### Problem details:
Reproduce the data below with "possum's head" replaced by "opossum's head" and everything else unchanged, omitting the pictures.

..........

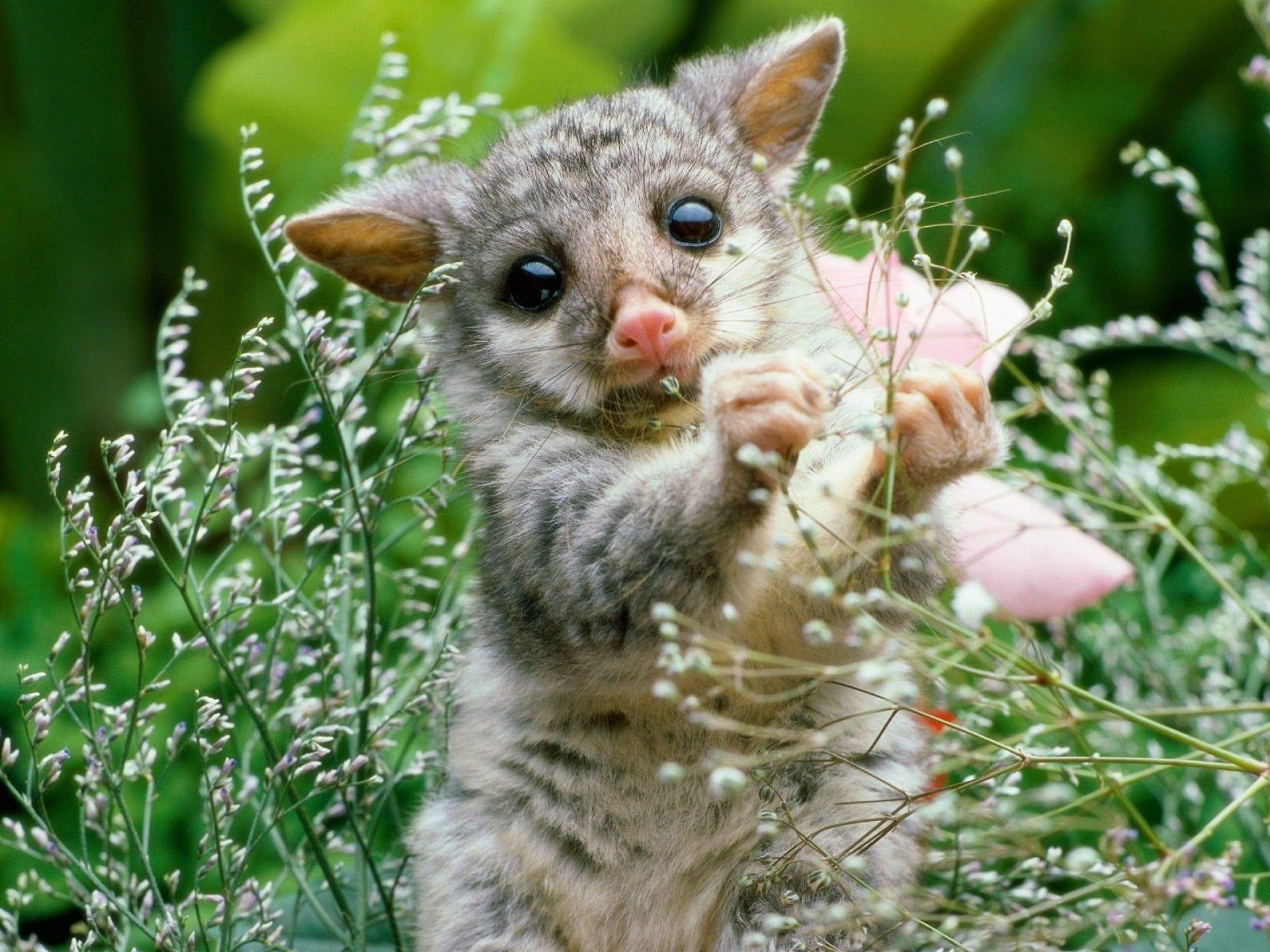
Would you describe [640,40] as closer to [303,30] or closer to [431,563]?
[303,30]

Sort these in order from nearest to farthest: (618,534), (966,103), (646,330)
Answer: (618,534)
(646,330)
(966,103)

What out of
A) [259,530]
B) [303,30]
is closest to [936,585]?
[259,530]

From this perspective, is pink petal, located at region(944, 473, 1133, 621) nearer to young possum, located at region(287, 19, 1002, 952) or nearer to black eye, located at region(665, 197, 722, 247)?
young possum, located at region(287, 19, 1002, 952)

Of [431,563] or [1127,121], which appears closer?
[431,563]

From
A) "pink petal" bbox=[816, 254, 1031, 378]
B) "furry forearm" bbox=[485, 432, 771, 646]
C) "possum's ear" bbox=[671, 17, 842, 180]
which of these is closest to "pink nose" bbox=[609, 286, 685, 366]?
"furry forearm" bbox=[485, 432, 771, 646]

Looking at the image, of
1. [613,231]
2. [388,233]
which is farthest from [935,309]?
[388,233]

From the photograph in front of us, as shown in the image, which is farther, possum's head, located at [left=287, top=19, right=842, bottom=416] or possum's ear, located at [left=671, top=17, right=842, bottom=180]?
possum's ear, located at [left=671, top=17, right=842, bottom=180]

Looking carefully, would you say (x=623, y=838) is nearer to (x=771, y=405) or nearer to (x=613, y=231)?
(x=771, y=405)
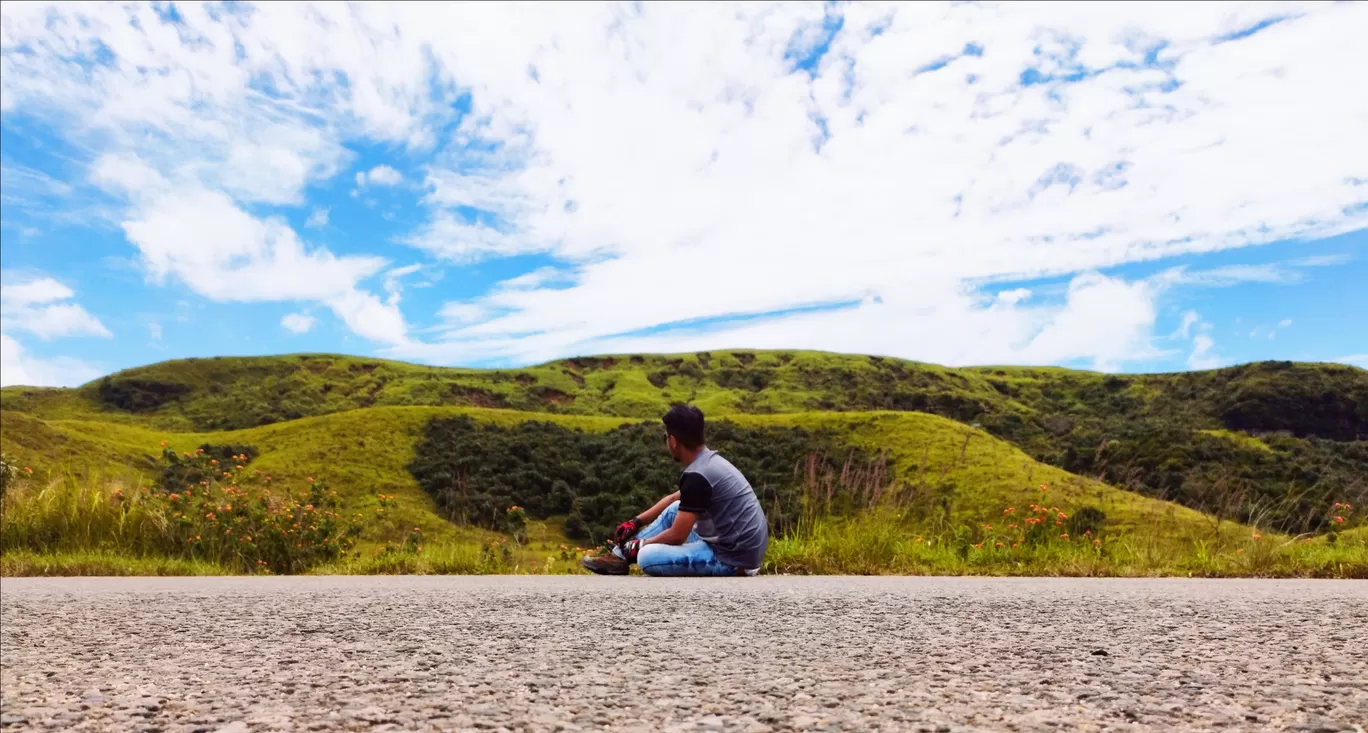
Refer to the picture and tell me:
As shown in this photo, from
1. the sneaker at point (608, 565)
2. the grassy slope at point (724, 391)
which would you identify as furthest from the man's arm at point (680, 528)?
the grassy slope at point (724, 391)

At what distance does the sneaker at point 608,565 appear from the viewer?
7168 millimetres

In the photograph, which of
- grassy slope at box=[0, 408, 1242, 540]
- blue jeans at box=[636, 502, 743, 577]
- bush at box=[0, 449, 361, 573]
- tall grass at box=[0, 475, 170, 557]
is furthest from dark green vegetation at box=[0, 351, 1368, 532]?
tall grass at box=[0, 475, 170, 557]

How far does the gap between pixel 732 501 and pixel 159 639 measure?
3.90 meters

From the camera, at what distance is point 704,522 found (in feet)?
22.5

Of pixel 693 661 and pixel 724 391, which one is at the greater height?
pixel 724 391

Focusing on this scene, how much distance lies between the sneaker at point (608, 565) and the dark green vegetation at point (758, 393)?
177 feet

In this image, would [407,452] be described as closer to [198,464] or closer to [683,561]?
[198,464]

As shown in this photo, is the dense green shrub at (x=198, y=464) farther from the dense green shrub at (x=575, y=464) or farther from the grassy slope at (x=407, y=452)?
the dense green shrub at (x=575, y=464)

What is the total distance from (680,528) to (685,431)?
709 mm

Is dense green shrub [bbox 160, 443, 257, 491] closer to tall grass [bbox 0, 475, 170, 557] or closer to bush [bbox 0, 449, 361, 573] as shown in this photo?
bush [bbox 0, 449, 361, 573]

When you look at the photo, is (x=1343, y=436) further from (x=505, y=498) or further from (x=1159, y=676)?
(x=1159, y=676)

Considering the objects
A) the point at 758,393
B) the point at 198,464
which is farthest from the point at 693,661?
the point at 758,393

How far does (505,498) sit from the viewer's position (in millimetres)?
34875

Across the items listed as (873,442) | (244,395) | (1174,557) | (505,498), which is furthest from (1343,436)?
(244,395)
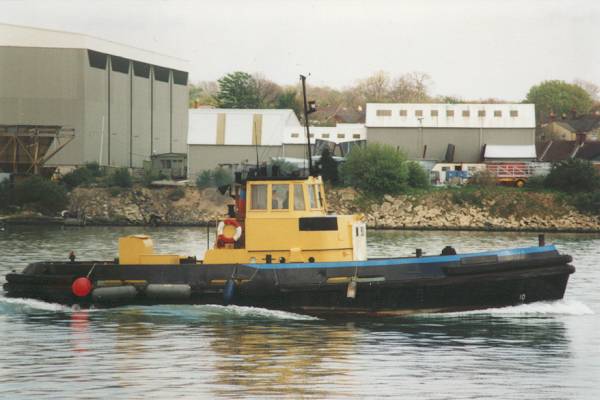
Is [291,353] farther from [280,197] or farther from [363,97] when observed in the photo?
[363,97]

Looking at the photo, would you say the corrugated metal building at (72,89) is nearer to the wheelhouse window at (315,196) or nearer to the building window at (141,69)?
the building window at (141,69)

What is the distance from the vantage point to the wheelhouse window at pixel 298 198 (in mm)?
31188

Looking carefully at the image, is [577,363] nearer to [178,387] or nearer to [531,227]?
[178,387]

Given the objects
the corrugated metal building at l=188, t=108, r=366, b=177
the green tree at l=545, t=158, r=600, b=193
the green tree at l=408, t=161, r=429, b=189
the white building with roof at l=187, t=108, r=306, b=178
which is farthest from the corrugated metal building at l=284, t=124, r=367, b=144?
the green tree at l=545, t=158, r=600, b=193

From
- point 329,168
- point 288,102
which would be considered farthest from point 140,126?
point 288,102

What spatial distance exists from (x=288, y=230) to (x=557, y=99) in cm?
13843

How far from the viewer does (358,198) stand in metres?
90.1

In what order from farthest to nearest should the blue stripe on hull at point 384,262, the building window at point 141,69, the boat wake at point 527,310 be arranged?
1. the building window at point 141,69
2. the boat wake at point 527,310
3. the blue stripe on hull at point 384,262

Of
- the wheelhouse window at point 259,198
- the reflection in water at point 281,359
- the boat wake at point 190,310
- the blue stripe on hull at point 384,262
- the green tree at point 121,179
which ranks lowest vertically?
the reflection in water at point 281,359

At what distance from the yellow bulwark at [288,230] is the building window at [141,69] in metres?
77.1

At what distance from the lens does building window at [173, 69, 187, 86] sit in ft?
381

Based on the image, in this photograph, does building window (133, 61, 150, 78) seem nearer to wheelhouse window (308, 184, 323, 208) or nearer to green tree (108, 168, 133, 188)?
green tree (108, 168, 133, 188)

..........

### Right answer:
Would you describe [640,40] as closer to [303,30] or closer to [431,563]?
[303,30]

Sort these in order from nearest to farthest: (618,534), (966,103), (646,330)
Answer: (618,534)
(646,330)
(966,103)

What out of
A) [259,530]
B) [303,30]
is closest to [936,585]?
[259,530]

From this perspective, is pink petal, located at region(944, 473, 1133, 621) nearer to young possum, located at region(287, 19, 1002, 952) or nearer to black eye, located at region(665, 197, 722, 247)?
young possum, located at region(287, 19, 1002, 952)

Of [431,563] or [1127,121], which appears closer?
[431,563]

From
A) "pink petal" bbox=[816, 254, 1031, 378]
B) "furry forearm" bbox=[485, 432, 771, 646]
C) "possum's ear" bbox=[671, 17, 842, 180]
which of these is closest to "pink nose" bbox=[609, 286, 685, 366]?
"furry forearm" bbox=[485, 432, 771, 646]

Looking at the image, of
1. [613,231]
2. [388,233]
which is farthest from [935,309]?
[388,233]

From the photograph in front of us, as shown in the image, which is farther, opossum's head, located at [left=287, top=19, right=842, bottom=416] or possum's ear, located at [left=671, top=17, right=842, bottom=180]?
possum's ear, located at [left=671, top=17, right=842, bottom=180]

Looking carefully, would you say (x=623, y=838) is nearer to (x=771, y=405) or nearer to (x=613, y=231)?
(x=771, y=405)
Refer to the picture and tell me:
As shown in this photo, from
1. the sneaker at point (608, 565)
2. the grassy slope at point (724, 391)
which would you identify as furthest from the man's arm at point (680, 528)?
the grassy slope at point (724, 391)

At what distance does the sneaker at point 608,565 appear from the viewer?
7168 millimetres

In the photograph, which of
- grassy slope at box=[0, 408, 1242, 540]
- blue jeans at box=[636, 502, 743, 577]
- bush at box=[0, 449, 361, 573]
- tall grass at box=[0, 475, 170, 557]
is furthest from dark green vegetation at box=[0, 351, 1368, 532]?
tall grass at box=[0, 475, 170, 557]

How far does the gap between pixel 732 501 and pixel 159 639 measure?
3.90 meters

From the camera, at what distance is point 704,522 found (in feet)?
22.5

Of pixel 693 661 and pixel 724 391, which one is at the greater height?
pixel 724 391

Focusing on this scene, how much distance lies between the sneaker at point (608, 565) and the dark green vegetation at point (758, 393)?
177 feet

In this image, would [407,452] be described as closer to [198,464] or closer to [683,561]?
[198,464]

As shown in this photo, is the dense green shrub at (x=198, y=464) farther from the dense green shrub at (x=575, y=464) or farther from the grassy slope at (x=407, y=452)?
the dense green shrub at (x=575, y=464)

What is the total distance from (680,528) to (685,431)?
709 mm

Is dense green shrub [bbox 160, 443, 257, 491] closer to tall grass [bbox 0, 475, 170, 557] or closer to bush [bbox 0, 449, 361, 573] as shown in this photo?
bush [bbox 0, 449, 361, 573]

When you look at the photo, is (x=1343, y=436) further from (x=505, y=498) or further from (x=1159, y=676)?
(x=1159, y=676)

Considering the objects
A) the point at 758,393
B) the point at 198,464
which is farthest from the point at 693,661?
the point at 758,393

How far does (505,498) sit from the viewer's position (in millimetres)?
34875

Across the items listed as (873,442) | (244,395) | (1174,557) | (505,498), which is furthest from (1343,436)?
(244,395)
Is [291,353] farther from [280,197] or farther from [363,97] when observed in the photo?
[363,97]

Looking at the photo, would you say the corrugated metal building at (72,89) is nearer to the wheelhouse window at (315,196) or nearer to the building window at (141,69)?
the building window at (141,69)

What is the distance from the vantage point to the wheelhouse window at pixel 298 198 (in mm)?
31188

Looking carefully at the image, is [577,363] nearer to [178,387] or nearer to [531,227]?
[178,387]

Given the objects
the corrugated metal building at l=188, t=108, r=366, b=177
the green tree at l=545, t=158, r=600, b=193
the green tree at l=408, t=161, r=429, b=189
the white building with roof at l=187, t=108, r=306, b=178
which is farthest from the corrugated metal building at l=284, t=124, r=367, b=144?
the green tree at l=545, t=158, r=600, b=193

From
- point 329,168
- point 288,102
which would be considered farthest from point 140,126?
point 288,102

What spatial distance exists from (x=288, y=230) to (x=557, y=99) in cm?
13843

How far from the viewer does (358,198) stand in metres?
90.1

In what order from farthest to nearest should the blue stripe on hull at point 384,262, the building window at point 141,69, the boat wake at point 527,310 be arranged?
1. the building window at point 141,69
2. the boat wake at point 527,310
3. the blue stripe on hull at point 384,262

Of
- the wheelhouse window at point 259,198
- the reflection in water at point 281,359
- the boat wake at point 190,310
- the blue stripe on hull at point 384,262
- the green tree at point 121,179
which ranks lowest vertically?
the reflection in water at point 281,359

At what distance from the yellow bulwark at [288,230] is the building window at [141,69] in metres?
77.1

At what distance from the lens does building window at [173, 69, 187, 86] sit in ft?
381

Based on the image, in this photograph, does building window (133, 61, 150, 78) seem nearer to wheelhouse window (308, 184, 323, 208) or nearer to green tree (108, 168, 133, 188)?
green tree (108, 168, 133, 188)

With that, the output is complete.